--- start DOCUMENT SEGMENT ---

In this time of great economic uncertainty, I am amazed at the indicators people look to for guidance on the future. When miners would take caged canaries down into the mine with them, these birds were a monitor of lethal gases building in the mines. The bird would die before any harm to the miners. They were “leading indicators” as we investors would say. In the coal mine we find ourselves in now, you hear little about leading indicators, however, and a constant babble about either coincident or lagging indicators. For instance, the mantra in market TV and press now is “wages are up” and “employment is OK.” But these are lagging indicators. It’s like taking a canary and an elephant down into the mine, carefully ignoring the canary and watching only the elephant as you are overcome with deadly gases. The miners (investors) will be dead by the time the elephant (everybody else) is overcome.
There is also a third type of indicator – Fed guidance. In 2007, Ben Bernanke told us we are not entering a recession and the housing market was just fine. The Fed is persistently a badly lagging indicator (to put it politely). Yet, all we hear and see is a steady drumbeat of wages, employment, consumer confidence, and Fed speak. We are all staring at the elephant in the coal mine – unless you search out the leading stuff.

--- end DOCUMENT SEGMENT ---
--- start SUPPLIED DATA ---

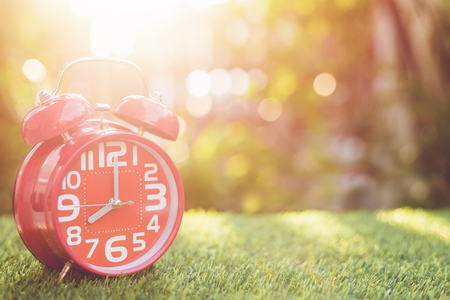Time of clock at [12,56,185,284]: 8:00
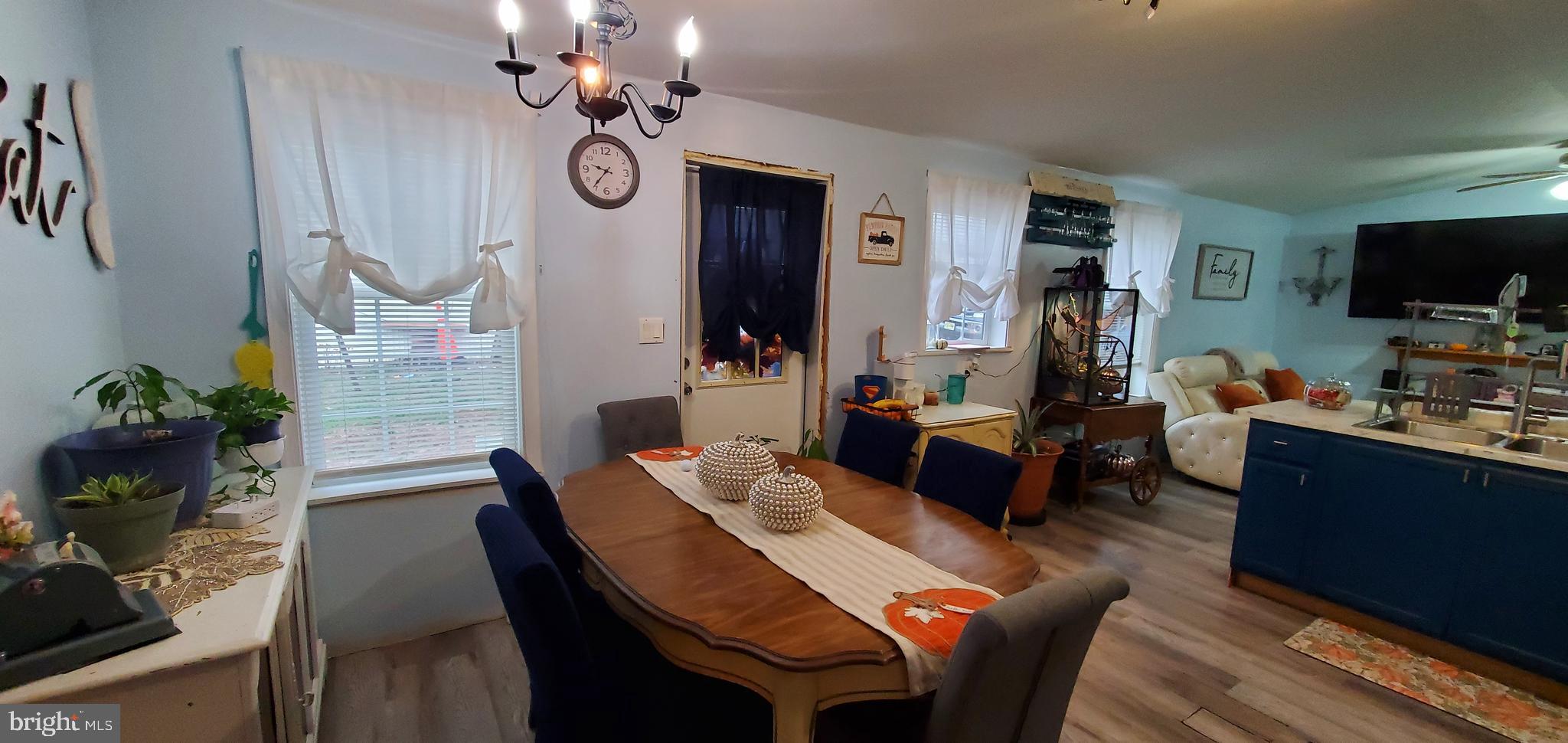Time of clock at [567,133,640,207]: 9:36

--- end SUPPLIED DATA ---
--- start SUPPLIED DATA ---

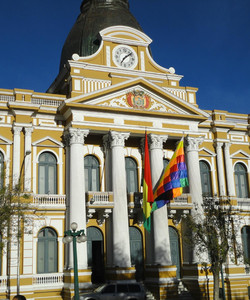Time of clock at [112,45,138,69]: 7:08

--- end SUPPLIED DATA ---
--- start SUPPLIED DATA ---

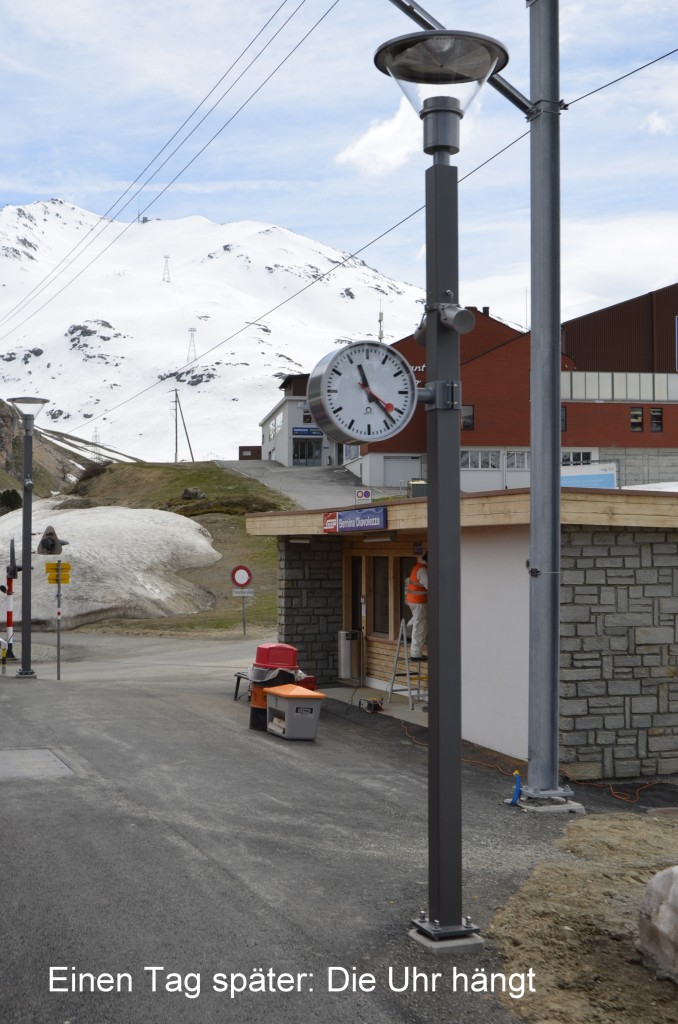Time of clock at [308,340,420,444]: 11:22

--- end SUPPLIED DATA ---

WHAT YOU NEED TO DO.
A. Reproduce the part of the essay on economic indicators starting with "There is also" and going on through "the leading stuff.".
B. Pick up the essay on economic indicators where it stops and keep writing it.

ANSWERS TO EACH TASK.
A.
There is also a third type of indicator – Fed guidance. In 2007, Ben Bernanke told us we are not entering a recession and the housing market was just fine. The Fed is persistently a badly lagging indicator (to put it politely). Yet, all we hear and see is a steady drumbeat of wages, employment, consumer confidence, and Fed speak. We are all staring at the elephant in the coal mine – unless you search out the leading stuff.

B.
What should we be looking at? Well, there are a slew of leading economic indicators tabulated by the ECRI, and they are showing a downturn as they always do before recessions:
Here we see that this canary has been dead for quite a while. I’ve added the continued downturn of the data since this August 14 chart with blue dots. All you heard on CNBC on August 14 was wages, employment, and when the Fed was going to rein in the booming economy with rate hikes. I don’t think I saw this chart on CNBC back in mid-August, or ever for that matter.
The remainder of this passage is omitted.